I just completed the process of opening an account -- from the USA -- with BNP-Paribus. We initiated the contact when we were in Paris last year, but everything else was done from Birmingham, Alabama. BNP-P has an international office for this service in Paris, which is a bit of a concern because I understand the French banking system is VERY decentralized. So I don't know that my branch in Orleans will be any help (I even have to pick up my checks at the Paris branch) but I can pay utilities, taxes, etc. from a real French bank, and that was the key issue. No other French back was of any help (we don't have HSBC in my part of the world). We are buying an apartment in France, but just for part-time occupancy, so we're not immigrating. But that was not a problem.


----------



## jweihl

NOB3125 said:


> I just completed the process of opening an account -- from the USA -- with BNP-Paribus. We initiated the contact when we were in Paris last year, but everything else was done from Birmingham, Alabama. BNP-P has an international office for this service in Paris, which is a bit of a concern because I understand the French banking system is VERY decentralized. So I don't know that my branch in Orleans will be any help (I even have to pick up my checks at the Paris branch) but I can pay utilities, taxes, etc. from a real French bank, and that was the key issue. No other French back was of any help (we don't have HSBC in my part of the world). We are buying an apartment in France, but just for part-time occupancy, so we're not immigrating. But that was not a problem.

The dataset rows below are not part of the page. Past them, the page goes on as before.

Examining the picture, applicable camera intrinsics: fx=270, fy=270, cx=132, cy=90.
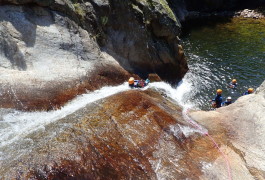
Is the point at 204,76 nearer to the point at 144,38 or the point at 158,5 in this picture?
the point at 144,38

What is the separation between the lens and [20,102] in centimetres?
1176

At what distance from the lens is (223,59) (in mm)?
24594

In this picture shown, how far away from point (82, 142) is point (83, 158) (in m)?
0.83

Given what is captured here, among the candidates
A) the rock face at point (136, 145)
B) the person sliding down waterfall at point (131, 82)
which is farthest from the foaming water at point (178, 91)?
the rock face at point (136, 145)

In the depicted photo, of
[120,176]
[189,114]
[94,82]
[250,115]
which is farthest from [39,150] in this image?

Similar, but different for HSBC. When you open an account online from abroad, you're getting an account with HSBC Continental Europe, which is headquartered in Paris. But, I don't think it matters much when you do. I know that it's a French bank account (RIB starts with FR). We haven't done much with the local HSBC branch here in Nîmes, but our American friends opened an account there, and we did pick up our french cheque book there.


----------